=== Jobs ===
**1)** Answer these questions from the seal spring excerpt:
(a) Toward which component does the seal spring bias the seal?
(b) Which way does the outer surface of each coil face?
(c) Transverse to the axis of which component may the seal springs flex?
**2)** Write out the seal spring excerpt word for word, from "Returning to FIG." to "seal carrier 12.".

=== Selection ===
* start *

Returning to FIG. 2, the seal 17 may be biased toward the seal carrier 12 by the seal spring 60, as discussed above. In one embodiment, the seal spring 60 may include a wire filament coiled about the plunger 14 to form a plurality of coils 64 that encircle the plunger. Each coil 64 may have an inner surface 61 facing the plunger 14 and an outer surface 62 facing away from the plunger. In other embodiments, the seal spring 60 may have other shapes that also bias the annular seal 17 toward the seal carrier 12.

It has been found that the seal springs may flex transverse to the axis of the plunger 14 and rub against either the plunger or the collar 50. Accordingly, the seal springs may wear down and may place an uneven load on the seals against which the seal springs bear, causing the seals to leak. Alternatively, the seal springs may cause either the collar 50 or the plunger 14 to wear, reducing the useful life of these components.

* end *

=== Data supplied ===
* start *

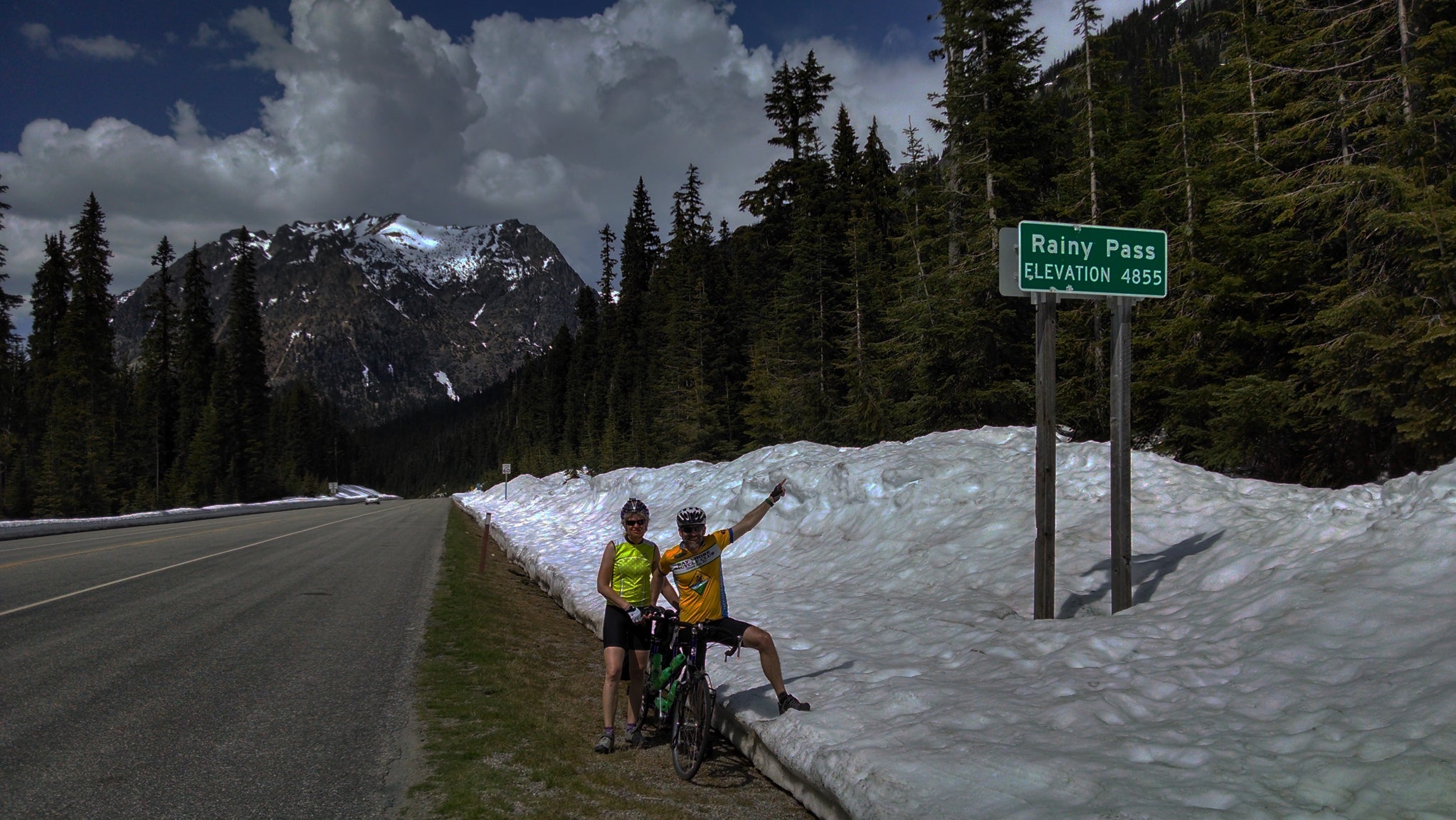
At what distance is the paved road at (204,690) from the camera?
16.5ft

* end *
* start *

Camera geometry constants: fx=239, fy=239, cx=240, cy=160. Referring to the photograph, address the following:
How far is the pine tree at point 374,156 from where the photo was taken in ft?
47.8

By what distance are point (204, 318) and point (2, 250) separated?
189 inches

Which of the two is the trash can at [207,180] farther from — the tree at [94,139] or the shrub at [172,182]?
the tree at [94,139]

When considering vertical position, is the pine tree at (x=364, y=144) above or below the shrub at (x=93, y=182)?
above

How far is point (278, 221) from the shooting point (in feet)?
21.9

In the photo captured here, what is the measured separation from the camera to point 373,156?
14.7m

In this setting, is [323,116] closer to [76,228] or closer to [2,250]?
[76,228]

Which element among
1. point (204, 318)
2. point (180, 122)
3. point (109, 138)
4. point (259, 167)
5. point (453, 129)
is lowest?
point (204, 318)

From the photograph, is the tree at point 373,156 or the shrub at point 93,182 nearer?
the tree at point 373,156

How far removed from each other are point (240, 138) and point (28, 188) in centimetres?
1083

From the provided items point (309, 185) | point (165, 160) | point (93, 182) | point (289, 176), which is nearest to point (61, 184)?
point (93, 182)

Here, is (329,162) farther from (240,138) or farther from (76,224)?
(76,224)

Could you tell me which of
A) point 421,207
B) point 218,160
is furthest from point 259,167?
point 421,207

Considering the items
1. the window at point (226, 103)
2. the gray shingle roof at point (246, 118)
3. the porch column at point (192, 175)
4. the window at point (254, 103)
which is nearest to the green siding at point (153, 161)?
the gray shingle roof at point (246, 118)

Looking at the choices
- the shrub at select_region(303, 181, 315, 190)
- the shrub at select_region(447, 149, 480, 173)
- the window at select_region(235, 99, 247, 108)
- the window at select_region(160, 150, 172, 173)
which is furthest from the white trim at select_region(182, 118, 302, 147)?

* end *

=== Answers below ===
**1)**
(a) The seal carrier 12.
(b) Away from the plunger.
(c) The plunger 14.

**2)**
Returning to FIG. 2, the seal 17 may be biased toward the seal carrier 12 by the seal spring 60, as discussed above. In one embodiment, the seal spring 60 may include a wire filament coiled about the plunger 14 to form a plurality of coils 64 that encircle the plunger. Each coil 64 may have an inner surface 61 facing the plunger 14 and an outer surface 62 facing away from the plunger. In other embodiments, the seal spring 60 may have other shapes that also bias the annular seal 17 toward the seal carrier 12.